* **TRY IT**: Exact duplicates of all the records are needed.

* **GIVEN RECORDS**:
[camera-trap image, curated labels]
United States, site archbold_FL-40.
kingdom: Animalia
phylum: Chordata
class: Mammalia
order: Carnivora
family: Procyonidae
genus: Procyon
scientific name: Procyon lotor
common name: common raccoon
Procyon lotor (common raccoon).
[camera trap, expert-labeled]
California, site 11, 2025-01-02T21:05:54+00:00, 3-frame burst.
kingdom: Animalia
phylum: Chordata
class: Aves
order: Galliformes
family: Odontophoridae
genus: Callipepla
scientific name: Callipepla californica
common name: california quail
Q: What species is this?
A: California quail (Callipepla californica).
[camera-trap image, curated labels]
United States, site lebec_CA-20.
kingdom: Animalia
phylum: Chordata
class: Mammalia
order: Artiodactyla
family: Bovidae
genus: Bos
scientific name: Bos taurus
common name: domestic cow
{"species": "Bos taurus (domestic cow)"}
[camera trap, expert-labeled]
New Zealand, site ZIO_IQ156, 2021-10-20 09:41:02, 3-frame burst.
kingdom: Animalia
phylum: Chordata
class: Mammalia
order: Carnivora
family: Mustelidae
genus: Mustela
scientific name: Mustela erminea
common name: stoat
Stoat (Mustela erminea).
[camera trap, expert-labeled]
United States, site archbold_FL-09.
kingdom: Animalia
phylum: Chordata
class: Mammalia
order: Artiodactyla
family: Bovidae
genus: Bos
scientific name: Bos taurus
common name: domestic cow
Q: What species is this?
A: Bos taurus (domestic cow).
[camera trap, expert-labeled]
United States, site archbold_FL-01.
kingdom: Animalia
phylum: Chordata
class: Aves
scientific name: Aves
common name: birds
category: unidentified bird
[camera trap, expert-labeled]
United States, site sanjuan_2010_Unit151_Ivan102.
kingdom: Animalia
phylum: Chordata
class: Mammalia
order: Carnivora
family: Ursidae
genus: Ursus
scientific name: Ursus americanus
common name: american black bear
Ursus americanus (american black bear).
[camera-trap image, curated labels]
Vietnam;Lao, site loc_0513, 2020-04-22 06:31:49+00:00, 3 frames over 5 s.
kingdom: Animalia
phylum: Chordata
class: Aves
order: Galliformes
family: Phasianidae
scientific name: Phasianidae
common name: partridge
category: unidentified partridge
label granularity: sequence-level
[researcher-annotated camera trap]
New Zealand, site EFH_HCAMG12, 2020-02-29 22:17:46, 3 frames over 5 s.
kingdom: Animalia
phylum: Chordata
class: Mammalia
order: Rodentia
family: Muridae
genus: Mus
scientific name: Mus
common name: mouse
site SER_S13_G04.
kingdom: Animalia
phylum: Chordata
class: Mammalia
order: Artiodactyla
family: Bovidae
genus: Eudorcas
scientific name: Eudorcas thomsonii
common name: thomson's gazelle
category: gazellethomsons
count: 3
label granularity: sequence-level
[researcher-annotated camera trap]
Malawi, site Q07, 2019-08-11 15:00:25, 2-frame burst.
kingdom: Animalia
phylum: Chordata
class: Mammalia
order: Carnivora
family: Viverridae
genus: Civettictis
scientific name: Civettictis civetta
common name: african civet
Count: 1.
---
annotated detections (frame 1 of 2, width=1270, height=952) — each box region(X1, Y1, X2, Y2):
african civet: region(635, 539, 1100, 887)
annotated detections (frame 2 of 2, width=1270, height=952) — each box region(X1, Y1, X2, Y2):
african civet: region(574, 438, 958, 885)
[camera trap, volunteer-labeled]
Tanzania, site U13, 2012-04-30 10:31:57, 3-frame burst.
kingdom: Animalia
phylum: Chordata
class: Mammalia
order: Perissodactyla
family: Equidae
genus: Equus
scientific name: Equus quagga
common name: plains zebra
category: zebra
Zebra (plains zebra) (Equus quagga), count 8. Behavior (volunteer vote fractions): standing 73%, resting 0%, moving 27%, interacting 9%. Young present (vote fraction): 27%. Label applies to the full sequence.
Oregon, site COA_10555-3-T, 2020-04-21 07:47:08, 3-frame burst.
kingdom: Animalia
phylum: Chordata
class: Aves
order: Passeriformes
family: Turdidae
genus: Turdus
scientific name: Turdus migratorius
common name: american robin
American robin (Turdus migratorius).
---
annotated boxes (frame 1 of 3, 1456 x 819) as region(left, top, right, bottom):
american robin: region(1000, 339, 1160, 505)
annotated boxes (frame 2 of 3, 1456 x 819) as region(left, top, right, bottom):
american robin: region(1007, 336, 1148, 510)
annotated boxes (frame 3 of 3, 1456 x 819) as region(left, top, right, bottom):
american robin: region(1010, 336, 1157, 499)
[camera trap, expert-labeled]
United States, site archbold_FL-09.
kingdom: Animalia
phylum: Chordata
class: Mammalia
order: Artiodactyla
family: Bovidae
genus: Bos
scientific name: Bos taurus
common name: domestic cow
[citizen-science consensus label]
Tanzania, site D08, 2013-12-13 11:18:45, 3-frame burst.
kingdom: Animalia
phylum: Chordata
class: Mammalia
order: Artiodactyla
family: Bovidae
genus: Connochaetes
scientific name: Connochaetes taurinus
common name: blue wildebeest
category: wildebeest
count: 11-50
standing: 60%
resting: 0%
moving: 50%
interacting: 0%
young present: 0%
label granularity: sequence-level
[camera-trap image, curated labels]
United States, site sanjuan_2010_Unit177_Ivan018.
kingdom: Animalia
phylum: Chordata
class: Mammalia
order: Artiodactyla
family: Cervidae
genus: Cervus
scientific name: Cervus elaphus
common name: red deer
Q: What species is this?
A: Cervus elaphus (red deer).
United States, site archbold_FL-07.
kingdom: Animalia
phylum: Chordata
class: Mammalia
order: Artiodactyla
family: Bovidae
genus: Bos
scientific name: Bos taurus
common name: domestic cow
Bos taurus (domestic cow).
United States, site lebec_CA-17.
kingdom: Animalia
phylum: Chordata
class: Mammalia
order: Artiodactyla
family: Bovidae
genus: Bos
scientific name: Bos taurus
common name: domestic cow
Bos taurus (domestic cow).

* **EXERCISE RESULT**:
[camera-trap image, curated labels]
United States, site archbold_FL-40.
kingdom: Animalia
phylum: Chordata
class: Mammalia
order: Carnivora
family: Procyonidae
genus: Procyon
scientific name: Procyon lotor
common name: common raccoon
Procyon lotor (common raccoon).
[camera trap, expert-labeled]
California, site 11, 2025-01-02T21:05:54+00:00, 3-frame burst.
kingdom: Animalia
phylum: Chordata
class: Aves
order: Galliformes
family: Odontophoridae
genus: Callipepla
scientific name: Callipepla californica
common name: california quail
Q: What species is this?
A: California quail (Callipepla californica).
[camera-trap image, curated labels]
United States, site lebec_CA-20.
kingdom: Animalia
phylum: Chordata
class: Mammalia
order: Artiodactyla
family: Bovidae
genus: Bos
scientific name: Bos taurus
common name: domestic cow
{"species": "Bos taurus (domestic cow)"}
[camera trap, expert-labeled]
New Zealand, site ZIO_IQ156, 2021-10-20 09:41:02, 3-frame burst.
kingdom: Animalia
phylum: Chordata
class: Mammalia
order: Carnivora
family: Mustelidae
genus: Mustela
scientific name: Mustela erminea
common name: stoat
Stoat (Mustela erminea).
[camera trap, expert-labeled]
United States, site archbold_FL-09.
kingdom: Animalia
phylum: Chordata
class: Mammalia
order: Artiodactyla
family: Bovidae
genus: Bos
scientific name: Bos taurus
common name: domestic cow
Q: What species is this?
A: Bos taurus (domestic cow).
[camera trap, expert-labeled]
United States, site archbold_FL-01.
kingdom: Animalia
phylum: Chordata
class: Aves
scientific name: Aves
common name: birds
category: unidentified bird
[camera trap, expert-labeled]
United States, site sanjuan_2010_Unit151_Ivan102.
kingdom: Animalia
phylum: Chordata
class: Mammalia
order: Carnivora
family: Ursidae
genus: Ursus
scientific name: Ursus americanus
common name: american black bear
Ursus americanus (american black bear).
[camera-trap image, curated labels]
Vietnam;Lao, site loc_0513, 2020-04-22 06:31:49+00:00, 3 frames over 5 s.
kingdom: Animalia
phylum: Chordata
class: Aves
order: Galliformes
family: Phasianidae
scientific name: Phasianidae
common name: partridge
category: unidentified partridge
label granularity: sequence-level
[researcher-annotated camera trap]
New Zealand, site EFH_HCAMG12, 2020-02-29 22:17:46, 3 frames over 5 s.
kingdom: Animalia
phylum: Chordata
class: Mammalia
order: Rodentia
family: Muridae
genus: Mus
scientific name: Mus
common name: mouse
site SER_S13_G04.
kingdom: Animalia
phylum: Chordata
class: Mammalia
order: Artiodactyla
family: Bovidae
genus: Eudorcas
scientific name: Eudorcas thomsonii
common name: thomson's gazelle
category: gazellethomsons
count: 3
label granularity: sequence-level
[researcher-annotated camera trap]
Malawi, site Q07, 2019-08-11 15:00:25, 2-frame burst.
kingdom: Animalia
phylum: Chordata
class: Mammalia
order: Carnivora
family: Viverridae
genus: Civettictis
scientific name: Civettictis civetta
common name: african civet
Count: 1.
---
annotated detections (frame 1 of 2, width=1270, height=952) — each box region(X1, Y1, X2, Y2):
african civet: region(635, 539, 1100, 887)
annotated detections (frame 2 of 2, width=1270, height=952) — each box region(X1, Y1, X2, Y2):
african civet: region(574, 438, 958, 885)
[camera trap, volunteer-labeled]
Tanzania, site U13, 2012-04-30 10:31:57, 3-frame burst.
kingdom: Animalia
phylum: Chordata
class: Mammalia
order: Perissodactyla
family: Equidae
genus: Equus
scientific name: Equus quagga
common name: plains zebra
category: zebra
Zebra (plains zebra) (Equus quagga), count 8. Behavior (volunteer vote fractions): standing 73%, resting 0%, moving 27%, interacting 9%. Young present (vote fraction): 27%. Label applies to the full sequence.
Oregon, site COA_10555-3-T, 2020-04-21 07:47:08, 3-frame burst.
kingdom: Animalia
phylum: Chordata
class: Aves
order: Passeriformes
family: Turdidae
genus: Turdus
scientific name: Turdus migratorius
common name: american robin
American robin (Turdus migratorius).
---
annotated boxes (frame 1 of 3, 1456 x 819) as region(left, top, right, bottom):
american robin: region(1000, 339, 1160, 505)
annotated boxes (frame 2 of 3, 1456 x 819) as region(left, top, right, bottom):
american robin: region(1007, 336, 1148, 510)
annotated boxes (frame 3 of 3, 1456 x 819) as region(left, top, right, bottom):
american robin: region(1010, 336, 1157, 499)
[camera trap, expert-labeled]
United States, site archbold_FL-09.
kingdom: Animalia
phylum: Chordata
class: Mammalia
order: Artiodactyla
family: Bovidae
genus: Bos
scientific name: Bos taurus
common name: domestic cow
[citizen-science consensus label]
Tanzania, site D08, 2013-12-13 11:18:45, 3-frame burst.
kingdom: Animalia
phylum: Chordata
class: Mammalia
order: Artiodactyla
family: Bovidae
genus: Connochaetes
scientific name: Connochaetes taurinus
common name: blue wildebeest
category: wildebeest
count: 11-50
standing: 60%
resting: 0%
moving: 50%
interacting: 0%
young present: 0%
label granularity: sequence-level
[camera-trap image, curated labels]
United States, site sanjuan_2010_Unit177_Ivan018.
kingdom: Animalia
phylum: Chordata
class: Mammalia
order: Artiodactyla
family: Cervidae
genus: Cervus
scientific name: Cervus elaphus
common name: red deer
Q: What species is this?
A: Cervus elaphus (red deer).
United States, site archbold_FL-07.
kingdom: Animalia
phylum: Chordata
class: Mammalia
order: Artiodactyla
family: Bovidae
genus: Bos
scientific name: Bos taurus
common name: domestic cow
Bos taurus (domestic cow).
United States, site lebec_CA-17.
kingdom: Animalia
phylum: Chordata
class: Mammalia
order: Artiodactyla
family: Bovidae
genus: Bos
scientific name: Bos taurus
common name: domestic cow
Bos taurus (domestic cow).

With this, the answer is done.